What Breaks Knowledge Graph based RAG? Empirical Insights into Reasoning under Incomplete Knowledge
Dongzhuoran Zhou, Yuqicheng Zhu, Xiaxia Wang, Hongkuan Zhou, Yuan He, Jiaoyan Chen, Steffen Staab, Evgeny Kharlamov
TL;DR
This paper tackles the problem of evaluating KG-RAG systems under knowledge incompleteness, a realistic challenge for real-world knowledge graphs. It introduces a general benchmark construction pipeline that mines high-confidence Horn rules with AMIE3, removes inferable triples, and generates natural-language questions whose answers require reasoning over alternative KG paths. An evaluation protocol standardizes metrics (e.g., Hits@Any, F1, Hits@Hard) and postprocessing to ensure fair cross-study comparisons, while experiments across Family, FB15k-237, and Wikidata5m reveal that current KG-RAG models struggle when direct evidence is missing and often rely on textual labels and memorized surface forms.
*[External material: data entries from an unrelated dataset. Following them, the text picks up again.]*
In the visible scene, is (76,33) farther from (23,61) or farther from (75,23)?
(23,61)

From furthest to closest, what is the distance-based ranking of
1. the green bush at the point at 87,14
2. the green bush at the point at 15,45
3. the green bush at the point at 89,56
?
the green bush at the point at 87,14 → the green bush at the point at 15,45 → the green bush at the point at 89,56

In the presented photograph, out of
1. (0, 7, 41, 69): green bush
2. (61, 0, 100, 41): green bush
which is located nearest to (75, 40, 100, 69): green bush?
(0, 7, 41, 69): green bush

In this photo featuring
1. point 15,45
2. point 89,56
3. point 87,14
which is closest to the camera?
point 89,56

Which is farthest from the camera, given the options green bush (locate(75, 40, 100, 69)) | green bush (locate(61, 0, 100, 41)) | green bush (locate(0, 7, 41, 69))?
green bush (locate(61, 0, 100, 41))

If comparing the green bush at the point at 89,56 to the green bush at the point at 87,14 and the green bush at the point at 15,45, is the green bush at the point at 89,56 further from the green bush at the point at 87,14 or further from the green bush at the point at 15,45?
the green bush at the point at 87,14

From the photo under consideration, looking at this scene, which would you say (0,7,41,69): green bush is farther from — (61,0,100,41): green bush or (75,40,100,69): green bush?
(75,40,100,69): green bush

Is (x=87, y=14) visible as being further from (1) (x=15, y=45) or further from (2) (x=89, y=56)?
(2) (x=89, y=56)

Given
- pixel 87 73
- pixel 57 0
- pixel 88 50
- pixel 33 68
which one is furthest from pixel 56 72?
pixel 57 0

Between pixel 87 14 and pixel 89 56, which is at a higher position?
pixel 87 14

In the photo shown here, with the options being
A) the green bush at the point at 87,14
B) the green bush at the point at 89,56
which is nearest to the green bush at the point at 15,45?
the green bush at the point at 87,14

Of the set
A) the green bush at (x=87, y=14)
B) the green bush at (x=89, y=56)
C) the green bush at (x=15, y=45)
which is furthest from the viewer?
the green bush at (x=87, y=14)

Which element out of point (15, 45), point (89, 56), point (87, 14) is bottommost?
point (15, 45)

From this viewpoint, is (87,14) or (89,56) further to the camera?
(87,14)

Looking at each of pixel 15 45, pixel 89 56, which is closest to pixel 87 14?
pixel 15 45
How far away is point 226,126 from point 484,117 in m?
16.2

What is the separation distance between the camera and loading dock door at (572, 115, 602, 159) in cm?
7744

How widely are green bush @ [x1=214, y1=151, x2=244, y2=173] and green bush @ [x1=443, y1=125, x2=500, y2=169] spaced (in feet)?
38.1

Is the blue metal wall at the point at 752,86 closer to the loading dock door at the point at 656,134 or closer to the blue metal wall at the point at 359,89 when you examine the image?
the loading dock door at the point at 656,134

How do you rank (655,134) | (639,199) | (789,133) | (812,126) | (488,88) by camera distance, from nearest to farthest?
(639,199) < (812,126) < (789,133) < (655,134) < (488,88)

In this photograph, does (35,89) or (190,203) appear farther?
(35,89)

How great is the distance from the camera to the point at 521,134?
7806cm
The findings point to important directions for future work, including retrieval strategies for alternative paths, robust reasoning modules that generalize beyond specific relation patterns, and improved evaluation practices that align with real-world incompleteness.
Abstract
Knowledge Graph-based Retrieval-Augmented Generation (KG-RAG) is an increasingly explored approach for combining the reasoning capabilities of large language models with the structured evidence of knowledge graphs. However, current evaluation practices fall short: existing benchmarks often include questions that can be directly answered using existing triples in KG, making it unclear whether models perform reasoning or simply retrieve answers directly. Moreover, inconsistent evaluation metrics and lenient answer matching criteria further obscure meaningful comparisons. In this work, we introduce a general method for constructing benchmarks, together with an evaluation protocol, to systematically assess KG-RAG methods under knowledge incompleteness. Our empirical results show that current KG-RAG methods have limited reasoning ability under missing knowledge, often rely on internal memorization, and exhibit varying degrees of generalization depending on their design.